• [INPUT FOR THIS TASK]:
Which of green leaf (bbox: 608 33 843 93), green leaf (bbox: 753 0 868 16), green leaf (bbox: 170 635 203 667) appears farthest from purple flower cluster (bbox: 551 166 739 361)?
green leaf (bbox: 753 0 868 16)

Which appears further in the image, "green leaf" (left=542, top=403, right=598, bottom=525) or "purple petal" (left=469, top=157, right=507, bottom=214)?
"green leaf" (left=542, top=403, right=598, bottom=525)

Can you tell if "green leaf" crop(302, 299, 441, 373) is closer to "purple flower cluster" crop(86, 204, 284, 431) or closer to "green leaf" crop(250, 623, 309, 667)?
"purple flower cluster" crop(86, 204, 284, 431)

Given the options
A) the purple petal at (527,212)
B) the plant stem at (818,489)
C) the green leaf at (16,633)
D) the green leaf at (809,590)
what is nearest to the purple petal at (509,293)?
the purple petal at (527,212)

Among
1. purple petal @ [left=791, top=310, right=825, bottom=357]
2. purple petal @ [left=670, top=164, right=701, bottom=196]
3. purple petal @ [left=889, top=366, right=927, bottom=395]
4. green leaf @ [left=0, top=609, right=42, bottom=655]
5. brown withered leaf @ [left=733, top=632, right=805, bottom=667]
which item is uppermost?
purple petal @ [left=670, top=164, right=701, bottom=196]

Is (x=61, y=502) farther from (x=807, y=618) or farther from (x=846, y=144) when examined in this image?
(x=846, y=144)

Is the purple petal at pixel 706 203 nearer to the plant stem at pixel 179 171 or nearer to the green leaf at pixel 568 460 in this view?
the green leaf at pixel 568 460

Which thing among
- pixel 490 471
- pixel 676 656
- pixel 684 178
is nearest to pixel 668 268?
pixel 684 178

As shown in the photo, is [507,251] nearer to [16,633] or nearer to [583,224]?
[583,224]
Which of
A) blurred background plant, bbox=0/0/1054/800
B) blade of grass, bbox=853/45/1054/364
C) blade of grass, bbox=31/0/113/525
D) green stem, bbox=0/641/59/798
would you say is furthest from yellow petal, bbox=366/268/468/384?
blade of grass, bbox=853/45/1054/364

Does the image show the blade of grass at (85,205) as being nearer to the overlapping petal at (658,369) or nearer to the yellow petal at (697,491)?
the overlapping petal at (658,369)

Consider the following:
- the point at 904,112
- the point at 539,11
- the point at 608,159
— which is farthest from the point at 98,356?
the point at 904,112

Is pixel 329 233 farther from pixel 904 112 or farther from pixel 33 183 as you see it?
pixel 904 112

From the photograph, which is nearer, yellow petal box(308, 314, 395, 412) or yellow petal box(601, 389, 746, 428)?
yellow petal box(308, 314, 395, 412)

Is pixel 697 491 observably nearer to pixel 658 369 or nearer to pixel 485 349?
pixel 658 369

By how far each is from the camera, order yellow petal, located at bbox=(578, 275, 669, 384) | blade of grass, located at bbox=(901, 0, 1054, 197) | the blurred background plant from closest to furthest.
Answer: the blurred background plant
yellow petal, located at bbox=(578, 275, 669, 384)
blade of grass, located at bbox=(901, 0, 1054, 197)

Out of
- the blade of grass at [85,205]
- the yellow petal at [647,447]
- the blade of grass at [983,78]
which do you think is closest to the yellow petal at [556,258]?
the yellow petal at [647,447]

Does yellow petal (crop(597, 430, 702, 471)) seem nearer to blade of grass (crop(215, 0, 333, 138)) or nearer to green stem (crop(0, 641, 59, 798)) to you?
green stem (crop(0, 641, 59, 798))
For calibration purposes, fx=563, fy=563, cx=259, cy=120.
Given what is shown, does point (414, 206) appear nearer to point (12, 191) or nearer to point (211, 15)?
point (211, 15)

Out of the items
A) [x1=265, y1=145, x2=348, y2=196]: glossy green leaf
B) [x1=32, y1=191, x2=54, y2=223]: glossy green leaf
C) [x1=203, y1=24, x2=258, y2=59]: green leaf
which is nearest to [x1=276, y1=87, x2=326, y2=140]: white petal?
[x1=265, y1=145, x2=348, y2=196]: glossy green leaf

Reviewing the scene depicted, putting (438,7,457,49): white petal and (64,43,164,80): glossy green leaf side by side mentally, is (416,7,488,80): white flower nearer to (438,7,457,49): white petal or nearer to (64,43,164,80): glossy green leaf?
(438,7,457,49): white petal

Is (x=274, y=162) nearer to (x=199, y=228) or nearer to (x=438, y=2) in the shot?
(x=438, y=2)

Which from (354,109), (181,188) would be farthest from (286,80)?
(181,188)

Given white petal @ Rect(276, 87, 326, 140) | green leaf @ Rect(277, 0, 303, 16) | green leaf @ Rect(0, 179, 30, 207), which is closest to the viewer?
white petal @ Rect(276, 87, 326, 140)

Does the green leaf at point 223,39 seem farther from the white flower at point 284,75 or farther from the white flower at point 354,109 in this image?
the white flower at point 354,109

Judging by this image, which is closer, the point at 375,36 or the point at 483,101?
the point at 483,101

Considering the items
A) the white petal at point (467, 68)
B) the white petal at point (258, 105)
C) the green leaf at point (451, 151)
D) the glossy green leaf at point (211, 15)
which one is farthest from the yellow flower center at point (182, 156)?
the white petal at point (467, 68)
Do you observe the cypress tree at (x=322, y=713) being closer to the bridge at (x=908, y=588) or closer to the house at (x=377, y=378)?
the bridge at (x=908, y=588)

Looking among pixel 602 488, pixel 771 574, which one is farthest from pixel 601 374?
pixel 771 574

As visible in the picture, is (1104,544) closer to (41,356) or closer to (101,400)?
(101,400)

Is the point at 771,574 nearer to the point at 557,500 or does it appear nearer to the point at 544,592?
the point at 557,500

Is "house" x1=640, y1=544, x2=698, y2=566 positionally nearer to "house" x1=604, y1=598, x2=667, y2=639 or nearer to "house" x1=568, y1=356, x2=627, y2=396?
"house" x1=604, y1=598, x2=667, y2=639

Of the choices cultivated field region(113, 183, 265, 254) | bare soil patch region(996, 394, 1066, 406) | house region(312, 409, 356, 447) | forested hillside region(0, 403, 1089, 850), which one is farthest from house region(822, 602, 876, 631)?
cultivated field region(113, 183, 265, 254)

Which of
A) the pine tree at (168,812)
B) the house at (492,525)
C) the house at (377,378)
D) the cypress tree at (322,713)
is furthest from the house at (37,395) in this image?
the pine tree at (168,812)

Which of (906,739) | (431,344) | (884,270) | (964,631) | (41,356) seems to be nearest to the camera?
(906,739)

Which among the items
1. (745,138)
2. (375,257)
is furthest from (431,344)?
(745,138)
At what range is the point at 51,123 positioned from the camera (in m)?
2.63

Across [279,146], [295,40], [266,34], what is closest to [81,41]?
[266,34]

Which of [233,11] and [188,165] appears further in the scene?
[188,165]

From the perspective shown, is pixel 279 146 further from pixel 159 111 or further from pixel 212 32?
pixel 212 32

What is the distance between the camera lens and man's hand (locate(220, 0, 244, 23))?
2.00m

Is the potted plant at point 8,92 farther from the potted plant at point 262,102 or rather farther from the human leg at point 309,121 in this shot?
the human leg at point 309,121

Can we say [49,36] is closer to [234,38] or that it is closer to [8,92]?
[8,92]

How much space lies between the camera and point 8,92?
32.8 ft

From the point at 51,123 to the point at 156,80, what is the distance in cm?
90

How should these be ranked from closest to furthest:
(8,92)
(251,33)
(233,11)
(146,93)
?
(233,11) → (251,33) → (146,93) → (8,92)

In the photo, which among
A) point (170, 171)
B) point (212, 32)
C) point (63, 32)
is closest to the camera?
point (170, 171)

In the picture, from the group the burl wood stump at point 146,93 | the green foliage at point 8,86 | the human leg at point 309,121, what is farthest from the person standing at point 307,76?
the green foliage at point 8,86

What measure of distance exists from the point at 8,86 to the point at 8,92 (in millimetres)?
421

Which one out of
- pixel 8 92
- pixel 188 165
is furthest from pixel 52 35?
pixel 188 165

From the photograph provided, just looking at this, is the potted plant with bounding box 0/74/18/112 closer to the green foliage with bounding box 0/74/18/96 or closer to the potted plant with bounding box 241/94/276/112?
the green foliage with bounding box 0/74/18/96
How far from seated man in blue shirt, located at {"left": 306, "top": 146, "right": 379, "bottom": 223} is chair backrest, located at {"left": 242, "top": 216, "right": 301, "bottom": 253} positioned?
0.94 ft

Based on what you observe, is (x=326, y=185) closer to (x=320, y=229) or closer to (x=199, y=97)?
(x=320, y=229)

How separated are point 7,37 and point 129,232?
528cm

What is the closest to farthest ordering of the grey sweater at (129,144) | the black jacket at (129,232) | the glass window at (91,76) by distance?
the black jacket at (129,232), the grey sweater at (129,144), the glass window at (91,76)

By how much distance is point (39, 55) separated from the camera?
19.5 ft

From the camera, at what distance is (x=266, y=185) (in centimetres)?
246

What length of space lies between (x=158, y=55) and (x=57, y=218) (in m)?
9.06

• [WHAT NEEDS TO BE DONE]:
Starting with the line that contains "Which one out of", output every line through the end of the listing above, unchanged.

• [RESULT FOR THIS EXERCISE]:
Which one out of
- pixel 8 92
- pixel 188 165
is furthest from pixel 52 35?
pixel 188 165

From the photograph provided, just looking at this, is the potted plant with bounding box 0/74/18/112 closer to the green foliage with bounding box 0/74/18/96 or closer to the potted plant with bounding box 241/94/276/112?
the green foliage with bounding box 0/74/18/96
How far from seated man in blue shirt, located at {"left": 306, "top": 146, "right": 379, "bottom": 223} is chair backrest, located at {"left": 242, "top": 216, "right": 301, "bottom": 253} positioned?
0.94 ft

Based on what you observe, is (x=326, y=185) closer to (x=320, y=229) or closer to (x=199, y=97)?
(x=320, y=229)

How separated are point 7,37 and point 129,232?
528cm

What is the closest to farthest ordering of the grey sweater at (129,144) | the black jacket at (129,232) | the glass window at (91,76) by distance?
the black jacket at (129,232), the grey sweater at (129,144), the glass window at (91,76)

By how much distance is point (39, 55) separated from the camera?
19.5 ft

From the camera, at what distance is (x=266, y=185) (in centimetres)?
246

What length of space lies between (x=158, y=55) and (x=57, y=218) (in m)?
9.06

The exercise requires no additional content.